Fiduciary Benchmarks Rolls Out Plan Design Optimization Tool

A recently introduced tool from Fiduciary Benchmarks seeks to help plan sponsors optimize their plan design and improve their participants’ retirement readiness.

The Plan Design Optimization Report, introduced earlier this month, has three main steps: 1) calculating the retirement readiness ratio of a plan’s median participant, 2) examining a chart of all eligible participants’ retirement readiness ratio and 3) putting these statistics through an algorithm to determine where plan design improvements can be made.  

The algorithm behind the Plan Design Optimization Report takes into account every eligible participants’ age, compensation, deferral rate, investing behavior, social security entitlements and any supplemental savings or retirement income. The service uses the last discrimination test performed for the plan to obtain compensation and deferral information for eligible employees along with the latest investment holdings of each employee and a short questionnaire that reflects the company’s specific attitudes about retirement savings and investing.  

Castle Rock Investment Company (CRIC) is the first RIA to implement the tool with a sponsor client. 

The report “shows plan sponsors how prepared their employees are to retire successfully,” Michele Suriano, president of CRIC, said to PLANADVISER. “The second element is the optimized plan design suggestions on how to increase the number of employees that can retire successfully while maintaining the same level of employer contributions, whether the employer makes a contribution or not,” she added.  

Suriano has recently completed using the Plan Design Optimization Report with her client, Platte Valley Companies of Scottsbluff, Nebraska.  

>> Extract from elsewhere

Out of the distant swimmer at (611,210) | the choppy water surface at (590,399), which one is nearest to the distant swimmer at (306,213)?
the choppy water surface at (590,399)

“In the case of Platte Valley Companies, they were making a profit sharing contribution of 6%.  Effective January 1, their plan design will change to a 3% Qualified Non-elective Contribution (QNEC), with a 50% match on the first 5% and 150% match on the next 1%.  They increased the overall company contribution from 6% to 7% after seeing the impact it would have on their employees’ retirement readiness,” Suriano explained.  

 “The easy ideas are to introduce automatic enrollment and automatic escalation if those design elements are not part of the plan yet.  The more complex calculations show the plan sponsor how to maximize the effectiveness of the employer’s contribution and provide an estimate of the impact of the different designs,” she said.